COMPITI -
A - Riproduci fedelmente il passo del brano su Portobello che inizia con le parole "Il mezzo televisivo" e si chiude dopo "[Grasso 2002, 322].".
B - Nel brano su Portobello, in che cosa vengono rinchiuse le idee di un'Italia irreale?

TESTO FORNITO -
Aldo Grasso in “Storia della televisione italiana” osserva:

Il mezzo televisivo fa sì che sovente i modi della messa in scena siano spietati, svuotino il povero inserzionista di ogni parvenza umana, annullino la sua personalità in favore del simulacro dell’esibizione: il gelato antisgocciolo, la scheda elettorale circolare, il progetto di spianare il colle del Turchino per fare uscire la nebbia dalla Val Padana, sono solo alcune delle tante idee di un’Italia irreale che Portobello rinchiude in claustrofobiche cabine provviste di telefono per la poco entusiasmante pratica del «chi offre di più». Succede così che i personaggi non si pongano tanto come modelli antropologici di una società disordinata ma geniale e «sana» (secondo il noto luogo comune sugli italiani), ma solo come caricature e macchiette presentate «in diretta» dalla televisione attraverso la luciferina maschera di commozione di Enzo Tortora [Grasso 2002, 322].

DATI -
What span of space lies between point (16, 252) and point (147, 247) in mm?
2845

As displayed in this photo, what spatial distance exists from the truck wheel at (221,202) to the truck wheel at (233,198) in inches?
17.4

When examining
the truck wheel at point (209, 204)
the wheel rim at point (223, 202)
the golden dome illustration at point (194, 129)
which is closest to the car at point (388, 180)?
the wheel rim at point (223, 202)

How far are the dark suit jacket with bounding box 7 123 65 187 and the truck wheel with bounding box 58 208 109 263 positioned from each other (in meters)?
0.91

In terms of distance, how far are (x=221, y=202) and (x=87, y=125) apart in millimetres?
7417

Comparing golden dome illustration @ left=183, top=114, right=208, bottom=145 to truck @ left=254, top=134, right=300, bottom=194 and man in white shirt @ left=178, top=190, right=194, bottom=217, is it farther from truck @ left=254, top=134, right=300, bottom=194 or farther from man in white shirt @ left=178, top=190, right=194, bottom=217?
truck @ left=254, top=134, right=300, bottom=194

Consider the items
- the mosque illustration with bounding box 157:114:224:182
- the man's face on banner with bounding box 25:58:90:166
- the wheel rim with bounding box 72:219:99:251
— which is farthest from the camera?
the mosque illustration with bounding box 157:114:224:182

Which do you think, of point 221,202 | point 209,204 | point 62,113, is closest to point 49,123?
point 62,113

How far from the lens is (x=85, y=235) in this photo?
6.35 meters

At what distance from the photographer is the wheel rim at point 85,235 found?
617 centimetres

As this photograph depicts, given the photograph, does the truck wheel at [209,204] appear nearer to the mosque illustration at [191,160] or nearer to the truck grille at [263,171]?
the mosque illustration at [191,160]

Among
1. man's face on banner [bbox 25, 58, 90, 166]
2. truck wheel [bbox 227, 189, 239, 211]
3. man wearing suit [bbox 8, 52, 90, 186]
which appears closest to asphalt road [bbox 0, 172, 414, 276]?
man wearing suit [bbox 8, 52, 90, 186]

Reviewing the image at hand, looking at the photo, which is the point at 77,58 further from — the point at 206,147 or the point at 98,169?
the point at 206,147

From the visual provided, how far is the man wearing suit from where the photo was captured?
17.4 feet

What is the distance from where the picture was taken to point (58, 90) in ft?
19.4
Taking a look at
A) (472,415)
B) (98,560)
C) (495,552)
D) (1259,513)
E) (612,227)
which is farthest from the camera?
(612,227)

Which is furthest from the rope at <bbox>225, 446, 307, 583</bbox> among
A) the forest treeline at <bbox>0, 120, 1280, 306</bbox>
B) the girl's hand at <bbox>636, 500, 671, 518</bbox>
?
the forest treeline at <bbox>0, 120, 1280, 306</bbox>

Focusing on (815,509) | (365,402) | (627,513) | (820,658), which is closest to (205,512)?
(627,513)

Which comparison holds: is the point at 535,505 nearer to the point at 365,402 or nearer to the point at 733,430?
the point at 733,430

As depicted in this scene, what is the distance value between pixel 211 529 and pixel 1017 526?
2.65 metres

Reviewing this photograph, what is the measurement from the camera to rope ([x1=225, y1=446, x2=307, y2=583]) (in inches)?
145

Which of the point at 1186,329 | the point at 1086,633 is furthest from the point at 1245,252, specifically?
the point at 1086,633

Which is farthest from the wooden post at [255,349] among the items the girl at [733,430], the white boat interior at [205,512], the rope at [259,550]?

RISPOSTE AI COMPITI -
A -
Il mezzo televisivo fa sì che sovente i modi della messa in scena siano spietati, svuotino il povero inserzionista di ogni parvenza umana, annullino la sua personalità in favore del simulacro dell’esibizione: il gelato antisgocciolo, la scheda elettorale circolare, il progetto di spianare il colle del Turchino per fare uscire la nebbia dalla Val Padana, sono solo alcune delle tante idee di un’Italia irreale che Portobello rinchiude in claustrofobiche cabine provviste di telefono per la poco entusiasmante pratica del «chi offre di più». Succede così che i personaggi non si pongano tanto come modelli antropologici di una società disordinata ma geniale e «sana» (secondo il noto luogo comune sugli italiani), ma solo come caricature e macchiette presentate «in diretta» dalla televisione attraverso la luciferina maschera di commozione di Enzo Tortora [Grasso 2002, 322].

B - In claustrofobiche cabine provviste di telefono.